Patti Owen-Smith, Oxford College of Emory University – Contemplative Practice
What part does contemplation play in our academic institutions?
Patti Owen-Smith, professor of psychology at Oxford College of Emory University, discusses how more time for thought could benefit students.
Patricia Owen-Smith is a professor of psychology and women’s, gender and sexuality studies at Oxford College of Emory University. She was named a Carnegie Scholar in 2001 for her work on epiphanies in learning. Her areas of research have focused on women, children and poverty. She has been an active contributor the Association of Women in Psychology.
She recently completed The Contemplative Mind in the Scholarship of Teaching and Learning, which discusses the use of contemplative practices in the college classroom.
Contemplative Practice
The recognition that contemplative knowing and contemplative practices as intimately linked to deep learning enjoys a long history in our educational models and cultural histories. Yet, the rules of modern educational systems, from kindergarten through graduate school, impose a set of restrictions and mandates that disallow the flourishing of both contemplation and deep learning. The stillness and quiet necessary for thought development and deep intellectual inquiry become non-productive, a wasting of time, and a squandering of resources.

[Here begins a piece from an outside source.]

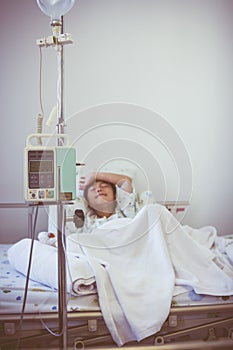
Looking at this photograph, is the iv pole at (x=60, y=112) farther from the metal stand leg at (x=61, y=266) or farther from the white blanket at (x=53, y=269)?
the white blanket at (x=53, y=269)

These losses result in costs that are profound for both the individual and the world we inhabit. Many of our educational reformers argue that the higher education we know today seems to reflect this legacy of loss.

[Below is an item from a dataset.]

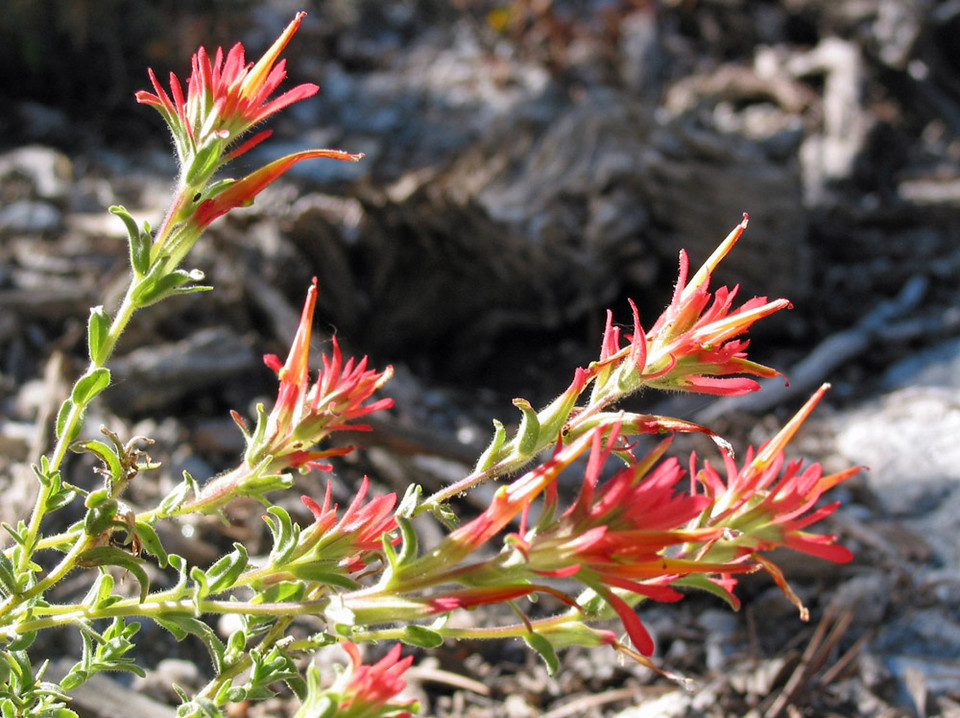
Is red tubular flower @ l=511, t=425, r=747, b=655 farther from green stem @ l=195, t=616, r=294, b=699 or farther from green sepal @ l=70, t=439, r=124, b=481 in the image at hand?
green sepal @ l=70, t=439, r=124, b=481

Teachers in colleges and universities around the country are introducing contemplative practices into their classrooms noting that new ways of knowing and learning, those that respond to the entirety of students’ lives and to the issues that they are now navigating (and will navigate), are requisites for an education in the twenty-first century and a life of meaning and depth.

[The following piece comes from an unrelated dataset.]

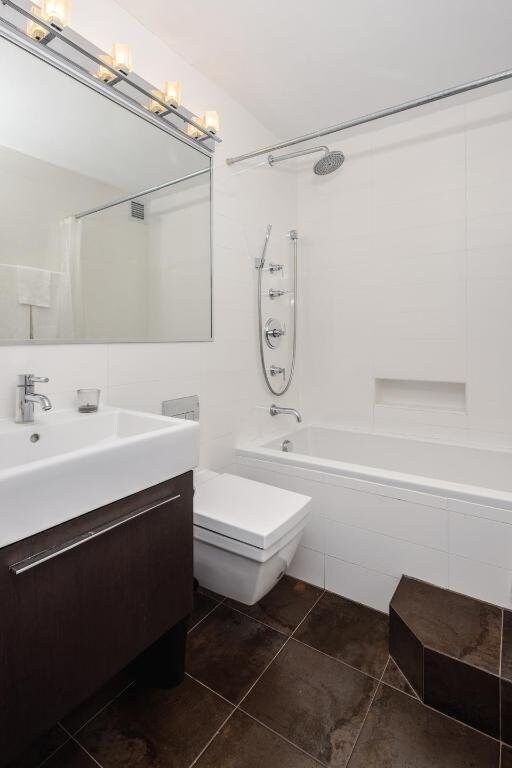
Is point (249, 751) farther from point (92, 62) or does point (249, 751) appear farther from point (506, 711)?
point (92, 62)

Contemplative practices are important means for accessing interiority. While there can be a multiplicity of specific practices integrated into the contemplative classroom, the central core of these practices is the disruption of unproductive habits allowing for the development and maturation of awareness and the cultivation of compassion. The distinguishing feature of contemplative practices is the emphasis on the student’s self-examination and the cultivation of this awareness of self and others. It is a way of knowing that attends to personal resonance and meaning making.